---------- Lesetext
Wie ist es möglich, dass Männer sich nach einem abendlichen Streitgespräch hinlegen und sofort friedlich einschlafen – während wir aufgewühlt und traurig kein Auge zu bekommen? Können Sie besser abschalten? Oder geht ihnen Zwischenmenschliches einfach nicht so nah wie uns? Wir haben einen Beziehungscoach gefragt, warum das so ist. 

Dominik Borde ist Gründer und Coach der Beziehungs-Academy SozialDynamik mit Sitz in Wien. In fünf Fragen beantwortet er uns, warum unterschiedliche Herangehensweisen bei Streit und Konflikten auch ihr Gutes haben.

1. Wie ist es möglich, dass Männer sich nach einem abendlichen Streit hinlegen und sofort friedlich einschlafen?

„Zunächst einmal: Nicht alle Männer können nach einem Streit einfach einschlafen, da würde ich nicht alle Männer über einen Kamm scheren. Ganz viele Männer beunruhigt es sehr, wenn ihre Partnerin unglücklich oder unzufrieden ist. Dass Männer nach einer Auseinandersetzung dennoch eher in den Schlaf finden, hat nicht grundsätzlich mit mangelnden Gefühlen zu tun, sondern liegt daran, dass Männer und Frauen von Natur aus unterschiedlich mit Konflikten und Problemen umgehen – und das hat tatsächlich seinen Sinn.“

2. Aha, und der wäre?
--------------------
*Aufgabenziel*: Setzen Sie das Interview über Streit und Schlaf fort, indem Sie dem Coach eine Antwort auf die zuletzt gestellte Frage „Aha, und der wäre?“ in den Mund legen. Die Datensätze stehen für sich und gehören nicht zum Interview über Streit und Schlaf.
---------- Bereitgestellte Datensätze
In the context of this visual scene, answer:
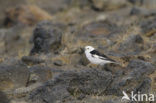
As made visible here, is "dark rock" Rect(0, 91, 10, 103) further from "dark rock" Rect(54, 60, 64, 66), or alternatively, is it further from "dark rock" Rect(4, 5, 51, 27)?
"dark rock" Rect(4, 5, 51, 27)

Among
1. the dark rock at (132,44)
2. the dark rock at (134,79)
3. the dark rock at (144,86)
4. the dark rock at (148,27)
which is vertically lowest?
the dark rock at (148,27)

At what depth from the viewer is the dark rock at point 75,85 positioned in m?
10.3

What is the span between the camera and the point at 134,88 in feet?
35.6

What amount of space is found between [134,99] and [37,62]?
13.4 ft

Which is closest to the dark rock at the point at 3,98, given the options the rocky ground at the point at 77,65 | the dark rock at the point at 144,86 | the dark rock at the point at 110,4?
the rocky ground at the point at 77,65

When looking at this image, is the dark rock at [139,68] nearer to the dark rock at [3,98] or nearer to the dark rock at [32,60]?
the dark rock at [32,60]

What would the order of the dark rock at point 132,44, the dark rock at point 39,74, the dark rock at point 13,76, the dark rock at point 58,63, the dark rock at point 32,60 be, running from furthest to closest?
the dark rock at point 132,44, the dark rock at point 32,60, the dark rock at point 58,63, the dark rock at point 39,74, the dark rock at point 13,76

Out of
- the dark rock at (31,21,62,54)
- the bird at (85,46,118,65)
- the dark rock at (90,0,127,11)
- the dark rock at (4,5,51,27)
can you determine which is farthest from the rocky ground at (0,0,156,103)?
the dark rock at (90,0,127,11)

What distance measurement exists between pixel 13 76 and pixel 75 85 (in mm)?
1780

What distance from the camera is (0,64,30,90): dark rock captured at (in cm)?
1063

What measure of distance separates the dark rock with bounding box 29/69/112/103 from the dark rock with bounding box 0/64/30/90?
2.41ft

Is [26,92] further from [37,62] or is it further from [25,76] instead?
[37,62]

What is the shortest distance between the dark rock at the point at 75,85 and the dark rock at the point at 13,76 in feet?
2.41

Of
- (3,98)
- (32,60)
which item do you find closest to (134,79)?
(32,60)
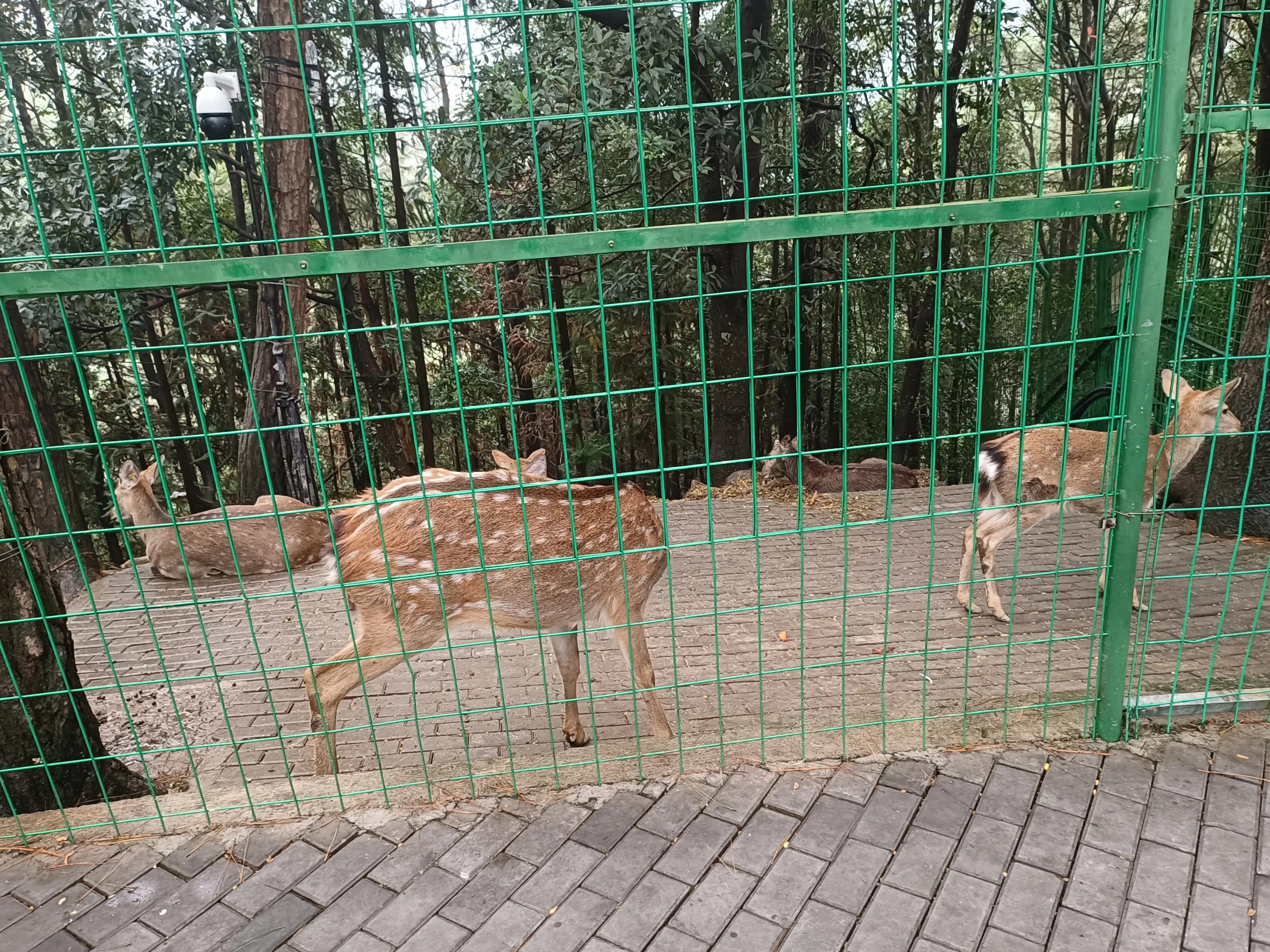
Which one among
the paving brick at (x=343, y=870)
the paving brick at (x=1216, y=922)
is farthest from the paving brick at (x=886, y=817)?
the paving brick at (x=343, y=870)

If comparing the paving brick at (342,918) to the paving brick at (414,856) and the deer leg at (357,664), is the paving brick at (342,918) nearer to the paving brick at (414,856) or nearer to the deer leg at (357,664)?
the paving brick at (414,856)

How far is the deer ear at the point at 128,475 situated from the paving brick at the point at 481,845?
677cm

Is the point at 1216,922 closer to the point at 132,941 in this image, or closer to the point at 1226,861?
the point at 1226,861

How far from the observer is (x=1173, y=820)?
3049 millimetres

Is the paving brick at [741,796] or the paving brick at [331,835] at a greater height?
the paving brick at [331,835]

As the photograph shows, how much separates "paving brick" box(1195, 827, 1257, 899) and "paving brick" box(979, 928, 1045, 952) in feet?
2.21

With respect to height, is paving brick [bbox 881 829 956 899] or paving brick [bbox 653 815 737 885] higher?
paving brick [bbox 653 815 737 885]

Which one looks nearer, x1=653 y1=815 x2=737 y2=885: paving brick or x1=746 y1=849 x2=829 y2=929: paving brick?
--------------------
*Antwort zur Aufgabe*:
„Männer gehen bei Streit und Konflikten eher ins Testosteron. Das heißt, sie setzen auf Kampf und Verteidigung, sie rechtfertigen und verteidigen sich und versuchen, das Problem kleinzureden und zügig zu lösen, denn für einen Mann ist nur ein gelöstes Problem ein gutes Problem. Frauen hingegen gehen bei einem Streit ins Östrogen. Sie werden emotional und möchten das Problem ausführlich besprechen, um ihm auf den Grund zu gehen. Rein Evolutionsbiologisch ist das typisch männlich und typisch weiblich. Demnach ist es die Aufgabe des Weiblichen, Dinge von unterschiedlichen Seiten zu beleuchten und alles in Verbindung mit allem zu sehen, während es die Aufgabe des Männlichen ist, auch im größten Drama einen kühlen Kopf zu bewahren.“

3. Und wie kommen wir aus diesem Dilemma raus?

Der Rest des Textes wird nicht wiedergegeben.